For a time they gazed at each other across the massive desk. In addition to numerous holocubes for calls and information retrieval, the desk contained a laser projector which transmitted a life-sized image of the senator to the senate building on Terra, during the times when that house was in session.
On the wall behind the desk hung the official portrait of the incumbent president, a nondescript little man with glasses and a milquetoast expression, and a portrait of self-assured Johnny Quog posing with the senator, and a portrait of the senator before his death, a different man altogether, standing with his arm around the waist of a beautiful woman. She was tall, with thick black hair; the resemblance to Nick was obvious.
“I didn’t come here to turn myself in,” Nick said. ‘‘I’ve found out who murdered the Lifestylers. It wasn’t Hali.”
“Oh? And what makes you think that?”
Nick felt perspiration break out all over his body. It was impossibly difficult playing cat and mouse with this man in the jar. He was dead! He had no emotions! Even if he had wanted to smile or frown or give any clue to his thoughts, the nerve paths were simply no longer there; the muscles no longer functioned. No wonder most of the politicians were drawn from the ranks of the dead.

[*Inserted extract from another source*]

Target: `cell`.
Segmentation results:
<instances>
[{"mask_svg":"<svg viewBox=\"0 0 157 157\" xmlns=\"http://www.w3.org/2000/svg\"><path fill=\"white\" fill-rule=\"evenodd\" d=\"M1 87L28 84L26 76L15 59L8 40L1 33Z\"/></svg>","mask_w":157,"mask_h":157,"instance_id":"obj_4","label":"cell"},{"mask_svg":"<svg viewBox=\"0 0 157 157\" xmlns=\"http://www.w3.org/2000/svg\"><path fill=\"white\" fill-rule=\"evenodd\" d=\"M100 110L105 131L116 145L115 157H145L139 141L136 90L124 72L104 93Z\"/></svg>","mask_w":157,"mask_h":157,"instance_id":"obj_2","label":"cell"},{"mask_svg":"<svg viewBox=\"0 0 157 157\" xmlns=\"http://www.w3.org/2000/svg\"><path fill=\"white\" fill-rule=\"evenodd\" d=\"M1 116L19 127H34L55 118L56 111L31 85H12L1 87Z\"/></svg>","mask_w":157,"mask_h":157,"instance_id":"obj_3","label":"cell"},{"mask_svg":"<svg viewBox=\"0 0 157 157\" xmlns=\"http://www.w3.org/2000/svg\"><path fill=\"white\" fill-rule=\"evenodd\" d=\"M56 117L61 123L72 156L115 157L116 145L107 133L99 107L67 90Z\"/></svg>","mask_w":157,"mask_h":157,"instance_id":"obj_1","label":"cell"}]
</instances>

“The police decided that Hali did it,” Nick summarized, “because she was the only person on the planet with psi powers. Whoever killed the Lifestylers needed psi powers to work the psychic field amp. Sure she was there when the Lifestylers were murdered, but that doesn’t mean anything. The psych field amp works remotely; it’ll even work in the future, that's what Scolpes told me. And the business about her hating humans is ridiculous. She’s one of the most compassionate people I’ve ever met. So it boils down to the psi powers.